What Is VA Survivors Pension?
The Department of Veterans Affairs (VA) is responsible for managing and dispensing benefits to eligible veterans of the U.S. military and certain family members. Consequently, the VA oversees multiple pension plans, including the Veterans Pension program and the VA Survivors Pension program. Generally, pension benefits are paid in the form of monthly benefits to veterans with limited income.
VA pension programs are a different type of benefit than disability benefits. While both include monthly payments, the requirements differ. Disability benefits are available for qualifying veterans with a service-connected injury or illness. VA pension plans, however, do not require a service-connected disability. As such, the Veterans Pension program is sometimes called the non-service-connected pension plan.
Primarily, VA pension plans are intended for low-income veterans or their surviving family members. You don’t need a service-related disability to qualify.
Previously, many people referred to the VA Survivors Pension as the widow or widower’s pension. Today, only eligible surviving spouses and unmarried children qualify for a VA Survivors Pension.
Am I Eligible for a Veterans Pension?
To be considered eligible for Veterans Pension, wartime veterans must meet age or disability requirements (recognized wartime eras listed below). Also, veterans or their surviving spouses must meet income limits set by Congress each year. For the VA Survivors Pension, the surviving spouse must not have remarried after the veteran’s death. Moreover, the vet’s service record must not include a dishonorable discharge.

| Records shown |

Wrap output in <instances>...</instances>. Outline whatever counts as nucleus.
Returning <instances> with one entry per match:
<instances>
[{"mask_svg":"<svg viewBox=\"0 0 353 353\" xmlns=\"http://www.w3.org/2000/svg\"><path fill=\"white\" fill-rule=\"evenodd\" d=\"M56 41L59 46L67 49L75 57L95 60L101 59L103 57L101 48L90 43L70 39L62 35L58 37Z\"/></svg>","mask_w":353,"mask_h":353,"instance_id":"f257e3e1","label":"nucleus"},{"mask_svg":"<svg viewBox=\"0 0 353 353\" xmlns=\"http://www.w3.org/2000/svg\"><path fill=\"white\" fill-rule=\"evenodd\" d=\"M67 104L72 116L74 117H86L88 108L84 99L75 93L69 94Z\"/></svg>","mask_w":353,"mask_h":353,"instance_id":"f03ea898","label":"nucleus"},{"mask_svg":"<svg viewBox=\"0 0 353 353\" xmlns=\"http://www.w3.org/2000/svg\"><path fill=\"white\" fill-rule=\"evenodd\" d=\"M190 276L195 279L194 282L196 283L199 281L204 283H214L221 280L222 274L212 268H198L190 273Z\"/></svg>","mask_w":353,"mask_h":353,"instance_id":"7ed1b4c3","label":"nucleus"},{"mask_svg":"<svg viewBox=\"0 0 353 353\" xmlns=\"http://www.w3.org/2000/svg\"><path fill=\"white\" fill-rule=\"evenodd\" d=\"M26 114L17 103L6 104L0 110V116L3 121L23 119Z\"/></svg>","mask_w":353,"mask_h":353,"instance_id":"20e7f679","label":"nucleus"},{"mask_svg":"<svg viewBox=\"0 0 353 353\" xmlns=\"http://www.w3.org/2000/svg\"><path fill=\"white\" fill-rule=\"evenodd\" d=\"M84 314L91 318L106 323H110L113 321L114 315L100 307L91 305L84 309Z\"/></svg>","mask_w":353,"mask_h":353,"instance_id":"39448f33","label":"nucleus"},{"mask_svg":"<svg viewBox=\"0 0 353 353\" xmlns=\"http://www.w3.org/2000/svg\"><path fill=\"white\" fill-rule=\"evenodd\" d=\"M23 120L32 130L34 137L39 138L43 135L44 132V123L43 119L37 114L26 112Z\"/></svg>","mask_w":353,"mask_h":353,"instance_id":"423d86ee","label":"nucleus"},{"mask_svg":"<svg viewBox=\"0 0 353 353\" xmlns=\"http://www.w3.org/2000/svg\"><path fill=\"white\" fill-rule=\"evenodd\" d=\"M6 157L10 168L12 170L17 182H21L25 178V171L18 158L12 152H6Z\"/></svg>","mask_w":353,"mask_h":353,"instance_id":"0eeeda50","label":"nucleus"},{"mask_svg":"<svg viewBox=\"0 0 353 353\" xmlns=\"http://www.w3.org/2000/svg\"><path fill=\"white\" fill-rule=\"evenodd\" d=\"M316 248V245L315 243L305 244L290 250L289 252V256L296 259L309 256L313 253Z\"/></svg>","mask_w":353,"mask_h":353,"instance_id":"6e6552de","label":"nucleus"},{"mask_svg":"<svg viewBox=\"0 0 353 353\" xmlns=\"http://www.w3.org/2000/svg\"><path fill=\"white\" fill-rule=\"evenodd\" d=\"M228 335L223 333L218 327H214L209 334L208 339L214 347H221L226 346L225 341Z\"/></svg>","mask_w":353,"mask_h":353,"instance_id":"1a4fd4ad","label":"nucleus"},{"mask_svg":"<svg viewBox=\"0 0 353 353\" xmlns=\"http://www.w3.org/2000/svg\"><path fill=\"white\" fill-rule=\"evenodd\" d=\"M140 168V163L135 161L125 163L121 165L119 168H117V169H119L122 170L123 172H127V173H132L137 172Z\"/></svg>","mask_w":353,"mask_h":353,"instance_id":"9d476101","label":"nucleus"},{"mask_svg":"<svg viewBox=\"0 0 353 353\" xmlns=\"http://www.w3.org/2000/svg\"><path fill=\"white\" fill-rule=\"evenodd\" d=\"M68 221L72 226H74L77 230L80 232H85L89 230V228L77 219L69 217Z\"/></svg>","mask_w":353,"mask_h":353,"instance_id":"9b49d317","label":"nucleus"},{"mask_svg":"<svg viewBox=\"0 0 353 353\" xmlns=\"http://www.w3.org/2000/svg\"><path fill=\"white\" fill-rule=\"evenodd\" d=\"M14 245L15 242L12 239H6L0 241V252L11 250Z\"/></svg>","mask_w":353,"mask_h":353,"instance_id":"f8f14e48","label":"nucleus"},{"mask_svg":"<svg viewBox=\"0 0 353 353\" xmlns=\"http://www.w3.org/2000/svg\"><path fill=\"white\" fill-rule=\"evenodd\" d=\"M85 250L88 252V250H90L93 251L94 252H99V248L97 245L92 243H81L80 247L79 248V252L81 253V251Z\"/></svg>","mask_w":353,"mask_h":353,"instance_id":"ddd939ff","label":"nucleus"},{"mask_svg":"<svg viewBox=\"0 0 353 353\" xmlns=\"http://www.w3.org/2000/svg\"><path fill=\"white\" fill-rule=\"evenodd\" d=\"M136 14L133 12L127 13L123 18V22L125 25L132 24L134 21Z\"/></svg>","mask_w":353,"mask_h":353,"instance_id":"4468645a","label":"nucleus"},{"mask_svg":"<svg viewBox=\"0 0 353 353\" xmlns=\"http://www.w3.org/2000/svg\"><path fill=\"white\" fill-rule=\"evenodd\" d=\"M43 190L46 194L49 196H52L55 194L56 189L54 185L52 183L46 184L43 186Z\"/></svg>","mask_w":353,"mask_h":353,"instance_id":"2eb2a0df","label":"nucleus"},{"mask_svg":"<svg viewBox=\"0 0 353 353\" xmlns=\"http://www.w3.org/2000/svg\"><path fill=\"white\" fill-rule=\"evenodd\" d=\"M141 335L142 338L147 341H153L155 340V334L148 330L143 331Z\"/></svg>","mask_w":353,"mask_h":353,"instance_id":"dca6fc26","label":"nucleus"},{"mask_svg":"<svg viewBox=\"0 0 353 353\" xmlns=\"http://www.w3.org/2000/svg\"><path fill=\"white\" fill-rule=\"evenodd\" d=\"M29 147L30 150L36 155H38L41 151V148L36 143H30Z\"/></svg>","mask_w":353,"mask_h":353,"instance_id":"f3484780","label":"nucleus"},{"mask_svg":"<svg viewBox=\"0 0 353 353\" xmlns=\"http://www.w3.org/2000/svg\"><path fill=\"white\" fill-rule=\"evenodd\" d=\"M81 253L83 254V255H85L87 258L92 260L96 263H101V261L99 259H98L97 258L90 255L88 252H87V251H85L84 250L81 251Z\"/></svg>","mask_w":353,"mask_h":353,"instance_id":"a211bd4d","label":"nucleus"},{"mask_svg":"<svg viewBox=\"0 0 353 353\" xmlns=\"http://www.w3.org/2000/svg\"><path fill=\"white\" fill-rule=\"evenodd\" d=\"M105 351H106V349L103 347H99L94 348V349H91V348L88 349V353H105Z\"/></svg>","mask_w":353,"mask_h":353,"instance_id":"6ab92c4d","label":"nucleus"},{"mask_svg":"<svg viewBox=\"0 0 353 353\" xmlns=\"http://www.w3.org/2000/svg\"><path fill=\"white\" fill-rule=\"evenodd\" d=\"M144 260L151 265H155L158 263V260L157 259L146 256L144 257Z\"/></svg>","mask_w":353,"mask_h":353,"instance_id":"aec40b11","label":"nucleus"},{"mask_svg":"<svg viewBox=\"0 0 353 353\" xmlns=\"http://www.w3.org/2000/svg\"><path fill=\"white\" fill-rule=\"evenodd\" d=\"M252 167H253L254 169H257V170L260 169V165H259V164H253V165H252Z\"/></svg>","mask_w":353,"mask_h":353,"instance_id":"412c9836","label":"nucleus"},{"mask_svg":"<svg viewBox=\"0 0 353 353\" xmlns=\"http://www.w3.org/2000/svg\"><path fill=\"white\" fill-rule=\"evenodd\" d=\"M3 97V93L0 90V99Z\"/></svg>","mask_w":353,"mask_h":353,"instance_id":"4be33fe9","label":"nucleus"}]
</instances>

| Work instructions |
1) Reproduce the passage of the VA pension text that opens with the words containing "To be considered" and closes with "a dishonorable discharge.".
2) Please carry the VA pension text forward from its last sentence.
The entries can be left aside.

| Responses to the exercise |
1)
To be considered eligible for Veterans Pension, wartime veterans must meet age or disability requirements (recognized wartime eras listed below). Also, veterans or their surviving spouses must meet income limits set by Congress each year. For the VA Survivors Pension, the surviving spouse must not have remarried after the veteran’s death. Moreover, the vet’s service record must not include a dishonorable discharge.

2)
At least one of the following must be true about the veteran:
- Began active-duty service before September 8, 1980, and served at least 90 days active duty with at least 1 day served during a recognized wartime period, OR
- Enlisted as an active-duty service member after September 7, 1980, and served at least 24 months or the full length of your active-duty service order (certain exceptions apply) with at least 1 day served during wartime, OR
- Served as an officer and began active-duty service after October 16, 1981, and had not served on active duty for at least 24 months beforehand
Typically, your net worth includes all personal property minus your total debt still owed. However, your unmarried children’s net worth is not counted. Moreover, the value of your house, car, and most home furnishing are usually not tallied by the limits set by Congress.
The child of a deceased wartime veteran may qualify for VA Survivors Pension if they meet at least one of the following requirements:
- Under 18 years old
- Under 23 years old and attending a VA-approved education program
- A disability that occurred before you were 18 years old makes you unable to care for yourself
What Is the Income Limit for the VA Survivors Pension?
VA Survivors Pension payments (including VA Aid and Attendance benefits) are available based on the individual’s yearly income. The income limits set by Congress are known as the Maximum Annual Pension Rates (MAPR). Each year, Congress increases the limit based on inflation and cost-of-living increases. Factors that affect Survivors Pension and Veterans Pension MAPR amounts include:
- Number of dependents
- Being married to another veteran who qualifies for VA pension payments
- Disabilities that qualify you for Aid and Attendance
Starting December 1, 2021, until November 30, 2022, the VA pension net worth limit is $138,489.
In December 2022, the net worth limit will increase. In December 2021, the MAPR amount increased 5.9% for cost-of-living increases.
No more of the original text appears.